Create a group variable and optionally an output dataset for a gsort key
gsgroup gsort_list , generate(varname) [ saving(filename [, replace]) nomissing mfirst ]
where gsort_list is a list of one or more elements of the form
[+|-]varname
as used by the gsort command.
Description
gsgroup inputs a gsort key (a list of elements of the form used by gsort, and generates as output a new variable, indicating the sequential order of the group to which each observation belongs, and (optionally) an output dataset (or resultsset), with 1 observation per group, and data on the values of the generated variable, and the variables of the gsort key corresponding to that group. Unlike gsort, gsgroup does not change the sort order of the dataset in memory. The output dataset can be merged into other datasets, using the official Stata command merge or the SSC package addinby. gsgroup is typically used together with the SSC packages parmest and xcontract.
Options
generate(varname) must be present. It specifies the name of an output variable to be generated. This output variable will contain, in each observation, the group to which that observation belongs, based on the values of the variables of the gsort key in that ovservation. It will have 1 integer value per combination of values for the input variables in the varlist, in ascending order of these values, starting with 1.
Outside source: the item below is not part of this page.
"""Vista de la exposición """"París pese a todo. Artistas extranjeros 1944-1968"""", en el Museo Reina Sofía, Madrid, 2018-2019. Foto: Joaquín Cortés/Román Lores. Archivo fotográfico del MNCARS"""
saving(filename [, replace]) specifies a file containing an output dataset (or resultsset), with 1 observation per group specified by the varlist, and data on the corresponding value of the new variable specified by the generate() option, and also on the values of the input variables in the gsort key corresponding to that group. The output dataset is sorted primarily by the grouping variable, and secondarily by the variables in the gsort key in order of appearance. If replace is specified, then any existing file named filename will be replaced.
nomissing specifies that observations with missing values in the variables of the input gsort key will have missing values in the generated group variable, and that these missing values will not be included in the saving() dataset (if specified). In default, groups with missing values will be included, both in the group variable and in the output dataset.
mfirst functions as the option of the same name for gsort.
Examples
.sysuse auto, clear .gsgroup -foreign rep78, gene(frgroup)
.sysuse auto, clear .gsgroup rep78 foreign, g(rfgroup) saving(rfgroup1.dta, replace)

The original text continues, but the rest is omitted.